Four years have passed since the last World Cup, and that means four years’ worth of digital technology advances. Some cool tools and toys for this year’s World Cup enthusiasts include:
- Marca.com’s World Cup Wheel (via Sean) – extremely cool interface providing an overview by country, date, city, group and stage.
- BBC Sport’s World Cup Predictor (via Adrien) - make your picks and watch the magical, hypnotizing, colourful lines.
- That Nike commercial that everyone’s been talking about.
- Watching the World Cup for the first time? Never fear, The Onion has you covered. (Via Ken)
And in case you’re wondering where my loyalties lie… Go England!
The world’s most famous footballer, David Beckham, announced yesterday that he’s leaving Madrid to play for the Los Angeles Galaxy in the rich-in-cash, poor-in-fan support MLS.
Beckham claims the reason for his move is to promote soccer to American kids. I’m thinking it may have more to do with the lure of some of Beckham’s favourite things: glitz, glitter, glamour and celebrity.
Not to mention the 5-year deal worth $250 million – one of the largest ever awarded to any sports player anywhere. Of course, the money is more for his profile off the field than for his talent on it, which makes me wonder why the MLS bothered changing their salary cap rules to allow for signing him at all when they could have simply offered him a massive celebrity endorsement contract.
In any case, he’s on his way. And while it’s debatable how much of a boost he’ll provide to American soccer, it’s a certainty that he – and his Spice-girl wife – will provide an immediate boost to the paparazzi industry.
Love Castro. Hate Bush. Be popular. At least that seems to be the general idea for one soccer star:
Argentine soccer hero Diego Maradona promised Cuban President Fidel Castro on Thursday he would be at the front of an anti-Bush march in Argentina next week.
[ . . . ]
“I think Bush is a murderer. … I’m going to head the march against him stepping foot on Argentine soil,” Maradona said, appearing on Cuban television with Castro.

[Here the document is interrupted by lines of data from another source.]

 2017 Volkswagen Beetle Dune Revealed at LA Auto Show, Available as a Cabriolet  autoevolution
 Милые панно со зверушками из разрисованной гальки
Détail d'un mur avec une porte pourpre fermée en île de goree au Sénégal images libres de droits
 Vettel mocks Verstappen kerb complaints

“I promised the ‘Comandante’ that I would do it and I will,” the 44-year-old football legend said, referring to Castro.
“For me he is a god,” Maradona said of the 79-year-old left-wing Cuban leader, whom he considers a friend and a father figure who helped him kick drugs.
Oh, get a room, you two!
Somehow I think these guys would tend to disagree with Maradona’s assessment of the ‘Commandante’:
The 40-member National Chorus of Cuba, which specializes in patriotic songs about the glories of the Revolution, is touring Canada. Twenty members just defected en masse in Toronto.

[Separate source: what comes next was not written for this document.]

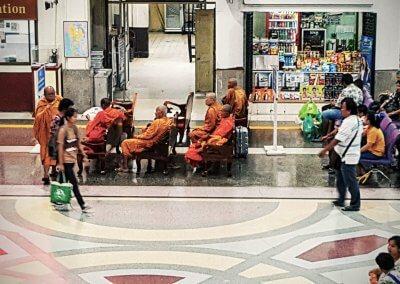 Mönche im Bahnhof von Bangkok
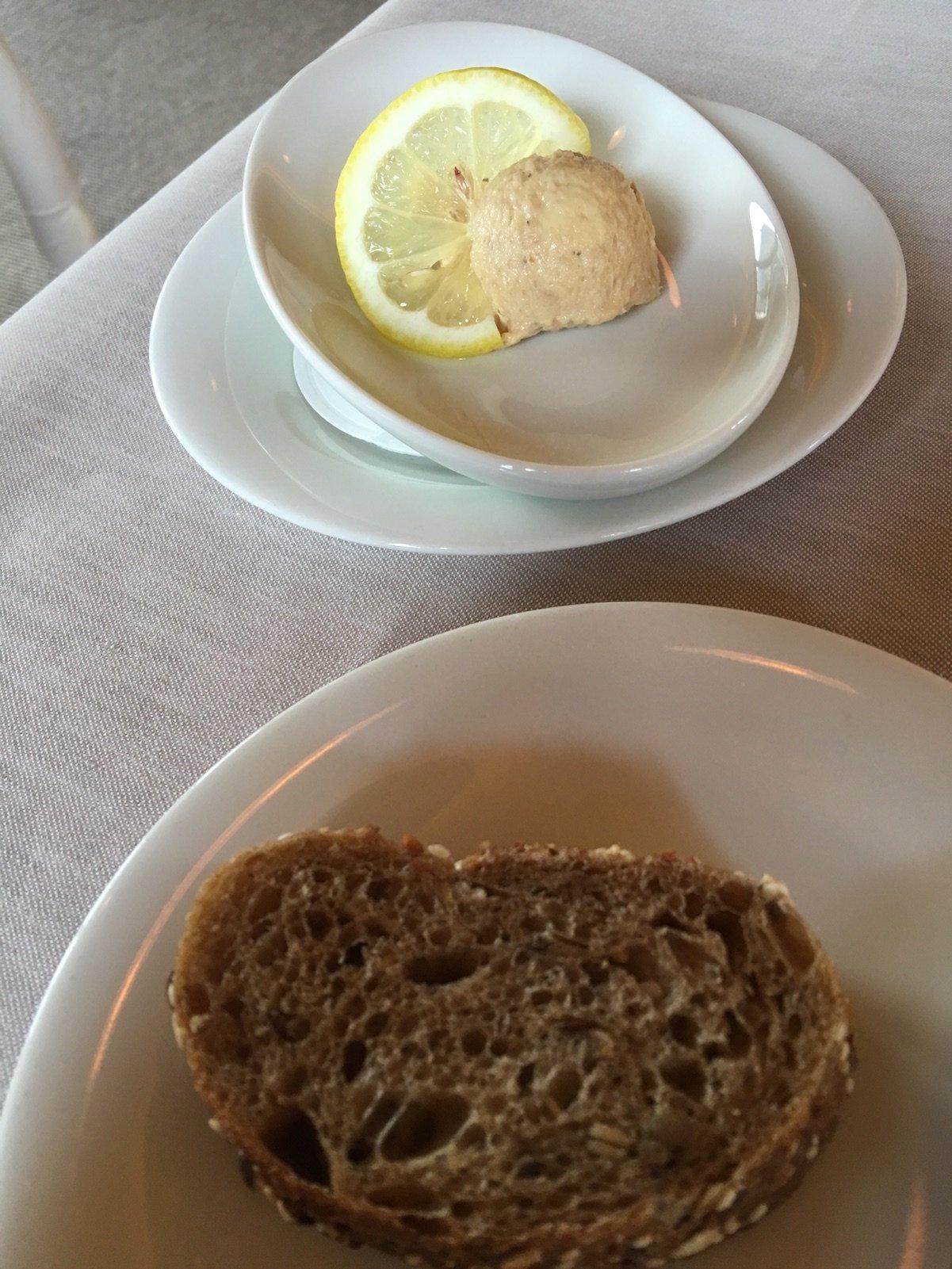 Thunfischbutter und Brot vorneweg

But of course, what would they know? Unlike Maradona, they’re actually Cuban.
Thanks to Tom for sending me the link to his article in the London Times about Iraq’s national football team (that’s soccer to us North Americans). Tom interviewed Sharar Haydar, who played professional football for Iraq’s national teams for 12 years, and says he was tortured by Uday Saddam Hussein, Saddam Hussein’s son:
“He didn’t just torture us when we lost,” Haydar said when we met last Wednesday in a London coffee shop. “Even when we won. He started by shaving hair — I know in Britain it’s a fashion now but in Iraq it’s a big embarrassment. After that he started to put players in prison. He used to come to watch us, sometimes we won three or four-nil but still he (ordered his guards to) take three or four players, put them in prison and torture them because he didn’t like their form. Then he started to beat the coach, referees . . . ”

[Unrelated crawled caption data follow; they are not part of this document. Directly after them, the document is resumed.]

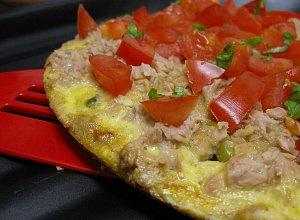 Omlet z groszkiem i tuńczykiem  prosty przepis i składniki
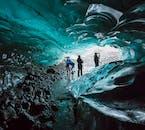 ถ้ำน้ำแข็งสีฟ้าที่สกัฟตาแฟลล์ & ปีนเกลเซียร์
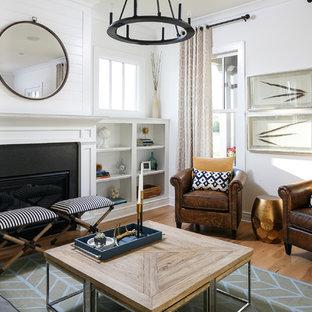 ルイビルの中サイズのトラディショナルスタイルのおしゃれなファミリールーム (白い壁、淡色無垢フローリング、標準型暖炉、石材の暖炉まわり、テレビなし) の写真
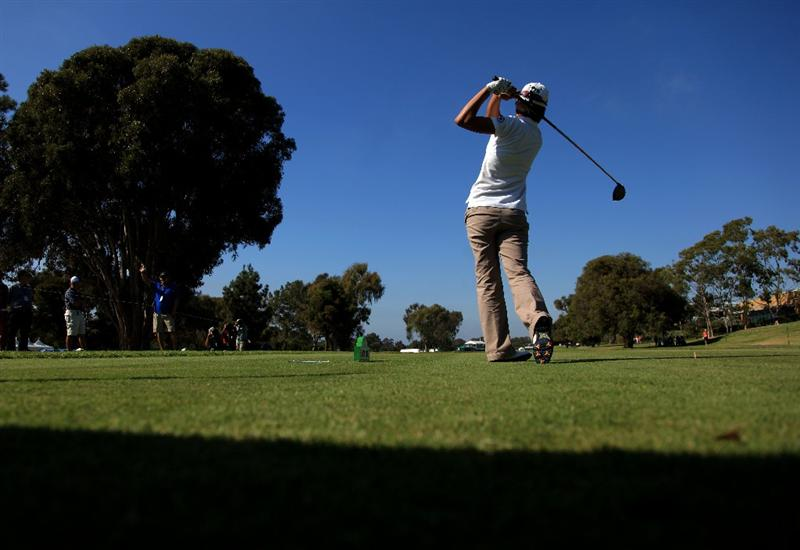 LA JOLLA, CA - SEPTEMBER 17:  Song-Hee Kim of South Korea tees off the 18th hole during the first round of the LPGA Samsung World Championship on September 17, 2009 at Torrey Pines Golf Course in La Jolla, California.  (Photo By Donald Miralle/Getty Images)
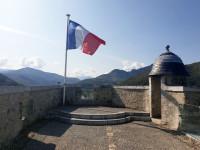 drapeaux-chateau-pointe-cavalier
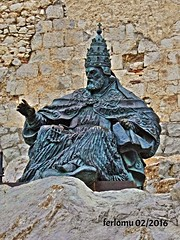 Castelln. PEISCOLA 19 Papa Luna. Benedicto XIII (ferlomu) Tags: escultura estatua castellon peiscola benedicto xiii papaluna ferlomu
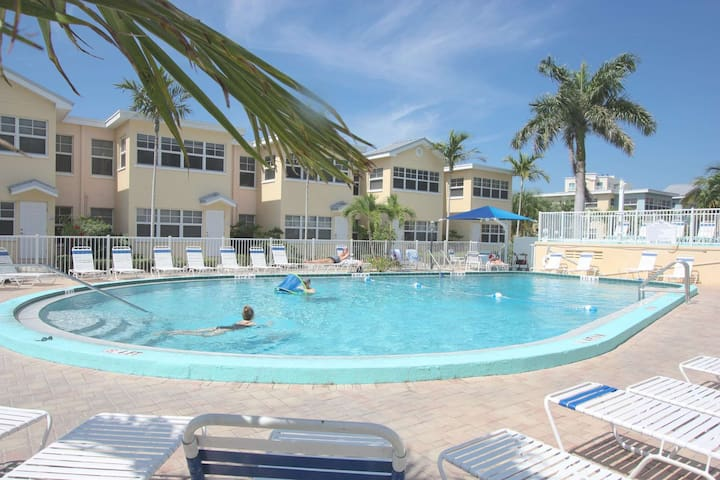 Charming condo with fishing pier, pool, free Wi-Fi, phone & cable, patio- Barefoot Beach Club D-106
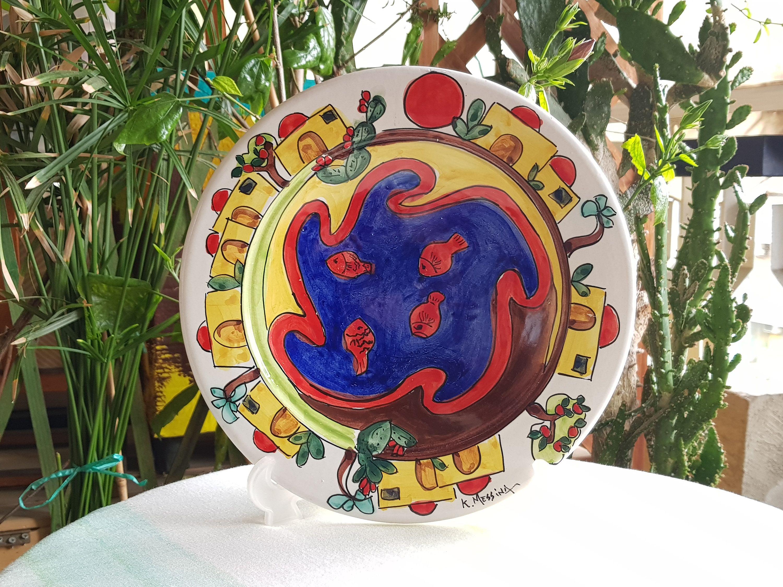 Come Appendere Piatti In Ceramica piatto decorativo in ceramica siciliana. centrotavola in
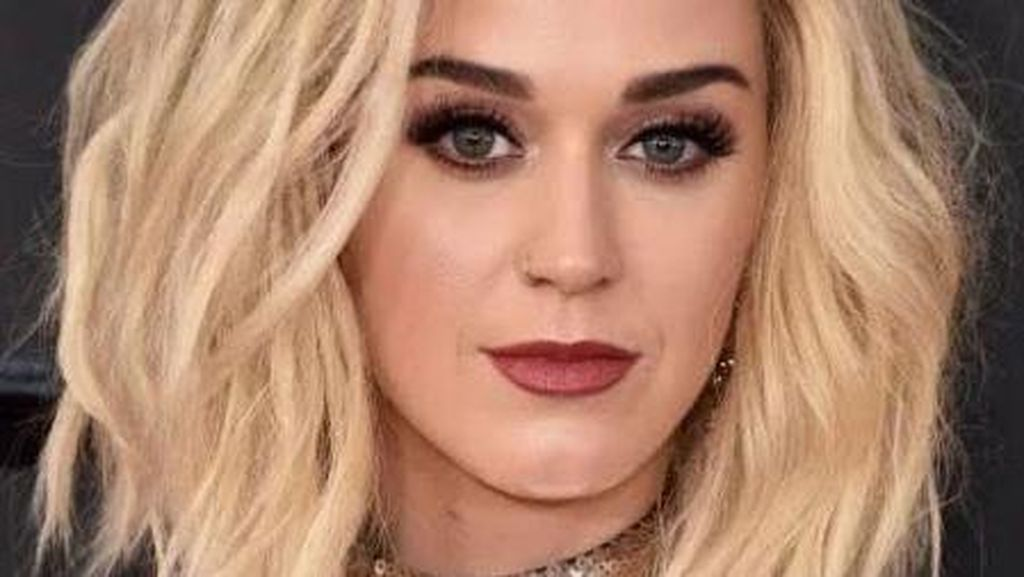 Pulasan Makeup Seleb di Grammy Awards 2017, Lady Gaga Hingga Beyonce
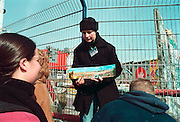 Duitsland, Berlijn, 15-3-1999Kunstenaars hebben bij de Potsdamer Platz een origineel stukje Muur opnieuw beschilderd met het oog op het respecteren van de geschiedenis van de muur. Bijna alles hiervan is na de val in 1989 verdwenen.Foto: Flip Franssen/Hollandse Hoogte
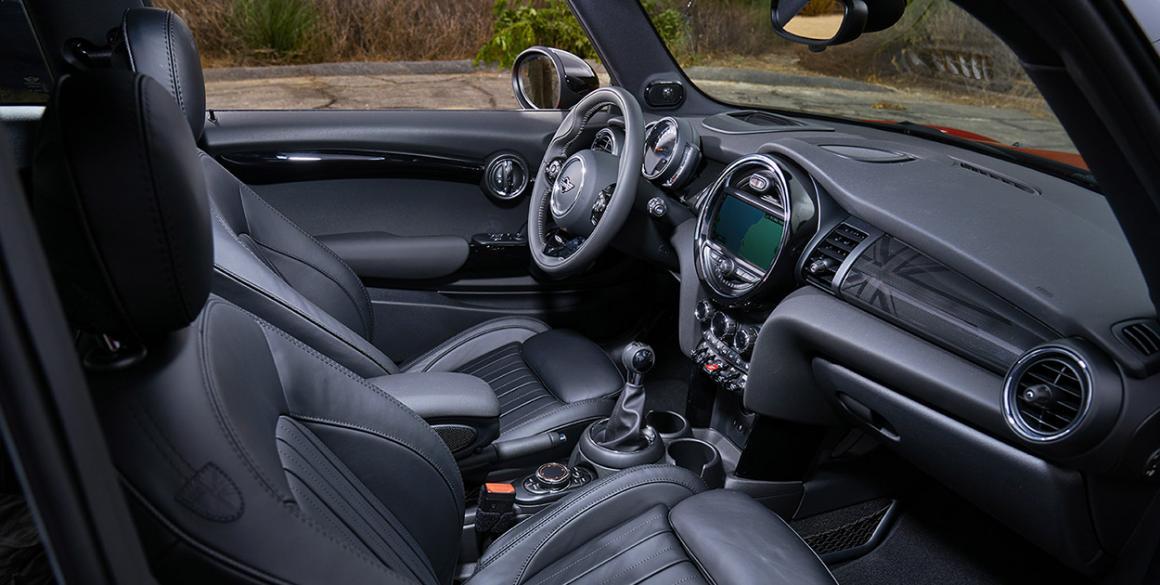 Mini-Cooper-interior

Food for thought the next time a high school basketball coach gets chewed out for making his team run laps.
Today is, of course, Superbowl Sunday. And as the dish seems to be working (for once), I’ll probably watch just for the commercials.
I must admit I’ve never really understood football. To me it’s a bunch of oversized guys jumping on top of each other, but with a lot more commercialization than, say, Sumo wrestling. Oh, I know there’s more to it than that, and I have no doubt that true sports fans would have a lot to explain to me about the intricacies of the game . . . but for now I’ll stick to watching the commercials cause that’s what interests me.